Recursively setting hash keys from an array of keys

Question

I want a function that can take an array like [:a, :b, :c] and recursively set hash keys, creating what it needs as it goes.

hash = {}

hash_setter(hash, [:a, :b, :c], 'value') 
hash #=> {:a => {:b => {:c => 'value' } } }

hash_setter(hash, [:a, :b, :h], 'value2') 
hash #=> {:a => {:b => {:c => 'value', :h => 'value2' } } }

I'm aware that Ruby 2.3's dig can be used for getting in this way, though that doesnt quite get you to an answer. If there was a setter equivalent of dig that'd be what I'm looking for.

Provided material =>

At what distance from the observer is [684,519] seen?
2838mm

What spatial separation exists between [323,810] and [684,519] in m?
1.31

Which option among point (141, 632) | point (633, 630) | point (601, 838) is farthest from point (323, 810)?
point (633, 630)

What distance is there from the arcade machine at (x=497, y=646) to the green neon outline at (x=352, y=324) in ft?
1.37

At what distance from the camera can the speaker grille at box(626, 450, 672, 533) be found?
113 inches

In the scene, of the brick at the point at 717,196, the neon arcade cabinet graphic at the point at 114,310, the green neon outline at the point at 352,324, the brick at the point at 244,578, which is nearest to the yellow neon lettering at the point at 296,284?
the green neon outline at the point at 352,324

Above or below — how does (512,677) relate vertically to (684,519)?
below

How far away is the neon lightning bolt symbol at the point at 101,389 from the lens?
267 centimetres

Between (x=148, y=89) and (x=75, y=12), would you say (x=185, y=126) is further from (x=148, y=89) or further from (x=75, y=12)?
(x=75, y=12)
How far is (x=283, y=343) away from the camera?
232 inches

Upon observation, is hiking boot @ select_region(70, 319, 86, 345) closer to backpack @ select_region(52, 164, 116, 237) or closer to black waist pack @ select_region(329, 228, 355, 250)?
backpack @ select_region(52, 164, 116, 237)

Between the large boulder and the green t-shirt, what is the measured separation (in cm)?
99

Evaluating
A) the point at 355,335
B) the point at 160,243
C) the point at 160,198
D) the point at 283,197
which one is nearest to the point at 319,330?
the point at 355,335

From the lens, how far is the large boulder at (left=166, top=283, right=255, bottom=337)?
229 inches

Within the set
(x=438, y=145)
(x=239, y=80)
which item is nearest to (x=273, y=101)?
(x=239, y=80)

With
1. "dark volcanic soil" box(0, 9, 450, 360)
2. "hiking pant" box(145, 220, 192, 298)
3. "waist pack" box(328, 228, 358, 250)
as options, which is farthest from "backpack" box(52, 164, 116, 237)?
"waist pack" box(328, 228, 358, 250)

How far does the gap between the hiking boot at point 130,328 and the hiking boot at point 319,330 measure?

Goals =>
**A.** Answer these about the hash-setting question, one answer per line, marked (i), (ii), (iii) to match:
(i) What array is given as the example input for the function?
(ii) In the second call to hash_setter, what value is set under the key :h?
(iii) Which Ruby version is named as having dig?
**B.** Please return a passage from the hash-setting question unchanged, beginning at the words "hash_setter(hash, [:a, :b, :c], 'value')" and stopping after "I'm looking for.".

Written responses =>
**A.**
(i) [:a, :b, :c]
(ii) 'value2'
(iii) Ruby 2.3

**B.**
hash_setter(hash, [:a, :b, :c], 'value') 
hash #=> {:a => {:b => {:c => 'value' } } }

hash_setter(hash, [:a, :b, :h], 'value2') 
hash #=> {:a => {:b => {:c => 'value', :h => 'value2' } } }

I'm aware that Ruby 2.3's dig can be used for getting in this way, though that doesnt quite get you to an answer. If there was a setter equivalent of dig that'd be what I'm looking for.